PDF(Pubmed)
Abstract:
Spiral ganglia neurons (SGNs) impairment can cause deafness. One important therapeutic approach involves utilizing stem cells to restore impaired auditory circuitry. Nevertheless, the inadequate implementation of research methodologies poses a challenge in accurately assessing the functionality of derived cells within the circuit. Here, we describe a novel method for converting human embryonic stem cells (hESCs) into otic neurons (ONs) and assess their functional connectivity using an optogenetic approach with cells or an organotypic slice of rat cochlear nucleus (CN) in coculture. Embryonic stem cell-derived otic neurons (eONs) exhibited SGN marker expression and generated functional synaptic connection when cocultured with cochlear nucleus neurons (CNNs). Synapsin 1 and VGLUT expression are found in the cochlear nucleus of brain slices, where eONs projected processes during the coculture of eONs and CN brain slices.

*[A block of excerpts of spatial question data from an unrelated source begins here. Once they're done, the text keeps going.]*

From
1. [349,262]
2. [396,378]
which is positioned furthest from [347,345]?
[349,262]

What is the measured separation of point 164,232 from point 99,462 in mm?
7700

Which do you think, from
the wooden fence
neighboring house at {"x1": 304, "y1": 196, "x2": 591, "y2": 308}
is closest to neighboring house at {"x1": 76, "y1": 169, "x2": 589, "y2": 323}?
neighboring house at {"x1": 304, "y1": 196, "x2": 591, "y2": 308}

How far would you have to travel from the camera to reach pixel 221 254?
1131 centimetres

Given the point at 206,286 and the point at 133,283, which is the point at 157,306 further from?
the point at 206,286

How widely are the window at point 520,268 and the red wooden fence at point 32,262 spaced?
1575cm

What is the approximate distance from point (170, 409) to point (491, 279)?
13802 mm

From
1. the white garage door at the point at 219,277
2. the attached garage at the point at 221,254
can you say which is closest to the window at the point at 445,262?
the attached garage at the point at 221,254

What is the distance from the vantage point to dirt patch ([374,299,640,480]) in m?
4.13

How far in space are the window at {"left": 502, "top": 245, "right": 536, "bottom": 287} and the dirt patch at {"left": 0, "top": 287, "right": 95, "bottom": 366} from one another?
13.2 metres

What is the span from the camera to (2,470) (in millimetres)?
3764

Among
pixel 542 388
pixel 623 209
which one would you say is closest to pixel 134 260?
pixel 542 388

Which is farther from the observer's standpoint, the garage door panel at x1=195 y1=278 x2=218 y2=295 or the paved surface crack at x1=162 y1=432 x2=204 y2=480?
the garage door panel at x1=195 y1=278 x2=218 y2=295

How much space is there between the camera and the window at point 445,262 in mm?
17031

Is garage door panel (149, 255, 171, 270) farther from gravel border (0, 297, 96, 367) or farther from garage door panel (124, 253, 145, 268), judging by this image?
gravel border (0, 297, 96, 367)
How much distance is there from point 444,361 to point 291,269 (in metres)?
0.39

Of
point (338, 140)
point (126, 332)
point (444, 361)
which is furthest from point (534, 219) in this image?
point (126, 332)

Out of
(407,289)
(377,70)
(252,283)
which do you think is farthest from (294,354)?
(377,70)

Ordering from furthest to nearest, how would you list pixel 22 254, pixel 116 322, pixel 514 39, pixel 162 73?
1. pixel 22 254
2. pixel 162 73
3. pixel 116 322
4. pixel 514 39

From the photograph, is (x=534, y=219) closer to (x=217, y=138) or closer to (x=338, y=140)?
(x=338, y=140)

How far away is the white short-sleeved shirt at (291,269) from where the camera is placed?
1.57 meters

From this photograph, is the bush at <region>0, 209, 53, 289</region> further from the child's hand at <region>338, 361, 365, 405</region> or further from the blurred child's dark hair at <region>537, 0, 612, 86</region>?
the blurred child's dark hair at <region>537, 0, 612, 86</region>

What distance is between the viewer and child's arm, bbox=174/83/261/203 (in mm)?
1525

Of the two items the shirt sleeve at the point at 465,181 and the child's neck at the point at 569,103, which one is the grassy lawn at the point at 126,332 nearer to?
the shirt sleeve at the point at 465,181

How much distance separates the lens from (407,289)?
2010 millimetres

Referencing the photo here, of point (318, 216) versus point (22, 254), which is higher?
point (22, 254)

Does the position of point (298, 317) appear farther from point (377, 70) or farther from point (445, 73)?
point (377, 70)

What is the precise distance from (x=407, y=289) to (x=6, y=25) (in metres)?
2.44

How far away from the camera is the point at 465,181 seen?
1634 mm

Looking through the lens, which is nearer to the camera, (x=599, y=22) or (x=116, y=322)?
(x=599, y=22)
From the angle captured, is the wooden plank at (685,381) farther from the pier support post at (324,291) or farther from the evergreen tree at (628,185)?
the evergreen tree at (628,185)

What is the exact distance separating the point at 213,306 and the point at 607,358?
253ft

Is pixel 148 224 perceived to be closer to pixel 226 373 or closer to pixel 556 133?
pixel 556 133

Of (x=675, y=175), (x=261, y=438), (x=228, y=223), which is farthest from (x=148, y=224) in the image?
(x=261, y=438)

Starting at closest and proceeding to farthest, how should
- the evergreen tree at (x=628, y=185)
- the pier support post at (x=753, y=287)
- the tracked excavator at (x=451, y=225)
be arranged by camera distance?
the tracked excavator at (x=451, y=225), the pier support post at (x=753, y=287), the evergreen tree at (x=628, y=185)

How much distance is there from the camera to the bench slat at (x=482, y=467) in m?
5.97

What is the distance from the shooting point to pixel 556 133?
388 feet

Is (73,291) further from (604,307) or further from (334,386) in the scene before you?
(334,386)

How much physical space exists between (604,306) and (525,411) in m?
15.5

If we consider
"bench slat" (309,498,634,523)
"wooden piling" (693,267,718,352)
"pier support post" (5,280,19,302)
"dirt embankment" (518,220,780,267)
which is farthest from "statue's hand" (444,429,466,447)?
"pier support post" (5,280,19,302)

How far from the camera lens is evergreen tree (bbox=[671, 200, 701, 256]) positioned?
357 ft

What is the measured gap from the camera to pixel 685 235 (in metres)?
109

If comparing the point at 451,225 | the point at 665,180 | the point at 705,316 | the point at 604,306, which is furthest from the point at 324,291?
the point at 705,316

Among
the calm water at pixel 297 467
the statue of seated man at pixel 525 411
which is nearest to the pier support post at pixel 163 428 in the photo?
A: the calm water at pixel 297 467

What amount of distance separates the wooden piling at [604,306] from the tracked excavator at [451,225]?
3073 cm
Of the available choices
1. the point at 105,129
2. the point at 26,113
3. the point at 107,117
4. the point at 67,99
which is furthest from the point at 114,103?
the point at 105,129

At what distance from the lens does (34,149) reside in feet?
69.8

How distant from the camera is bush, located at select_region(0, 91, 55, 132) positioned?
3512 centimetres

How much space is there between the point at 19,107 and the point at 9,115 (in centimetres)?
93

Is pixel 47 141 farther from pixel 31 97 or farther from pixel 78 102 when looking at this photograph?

Action potential spikes and INa+/IK+ of CNNs increased in tandem with light stimulations to eONs. These findings provide further evidence that eONs may be a candidate source to treat SGN-deafness.
摘要:
螺旋神经节神经元(SGNs)损伤可引起耳聋。一种重要的治疗方法涉及利用干细胞来恢复受损的听觉电路。然而,研究方法的不充分实施对准确评估电路中衍生细胞的功能提出了挑战。这里,我们描述了一种将人胚胎干细胞(hESC)转化为耳神经元(ON)的新方法,并使用光遗传学方法与细胞或共培养大鼠耳蜗核(CN)的器官型切片评估其功能连接。与耳蜗核神经元(CNN)共培养时,胚胎干细胞衍生的耳神经元(eON)表现出SGN标记表达并产生功能性突触连接。在脑片的耳蜗核中发现了突触素1和VGLUT的表达,在eON和CN脑切片共培养期间,eON预测了过程。CNN的动作电位尖峰和INa+/IK+随着对eON的光刺激而增加。这些发现提供了进一步的证据,证明eON可能是治疗SGN耳聋的候选来源。